Figure 7. Immunofluorescent images depicting membrane bound NR2A, GluR1, and GluR2 on phrenic motor neurons retrogradely labeled with dextran Texas red

A, D, G, J, M, P show phrenic motor neurons labeled with dextran Texas red. The first two rows depict the levels of NR2A on these labeled PMNs. In C and F there appears to be an upregulation of membrane bound NR2A in chronic lesioned animals compared to uninjured animals. The middle two rows show the levels of GluR1 on both chronic lesioned and unlesioned animals. In I and L, membrane bound GluR1 appears to be increased on PMNs. Magnification of all figures is the same and scale bar equals 50 um.

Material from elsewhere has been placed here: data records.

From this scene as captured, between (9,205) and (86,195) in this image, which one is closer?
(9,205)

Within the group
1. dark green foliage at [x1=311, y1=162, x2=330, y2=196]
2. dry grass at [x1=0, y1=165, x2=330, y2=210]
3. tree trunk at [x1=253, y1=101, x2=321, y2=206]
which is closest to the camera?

Figure 8. Arc was observed on ventral horn motor neurons following chronic C2 hemisection and was localized on both the cell body and nucleus

A and B are sections processed for Arc immunoreactivity. A is from a control, non-hemisected rat. B is from a chronic (12 weeks) C2 hemisected rat with spontaneous recovery. In a higher magnification photomicrograph of B (C), it is notable that Arc was localized to both the cell body (arrow) as well as the motor neuron nucleus (arrowhead). Scale bars = 100 µm. D–G) Triple label fluorescent micrographs showing that Arc and NR2A are both expressed in phrenic motor neurons. D is a picture of retrogradely labeled phrenic motor neurons (red). E and F are pictures of NR2A (green) and Arc (blue), respectively. G is an overlay of all three images. Magnification of all immunofluorescent figures is the same and scale bar equals 50 um.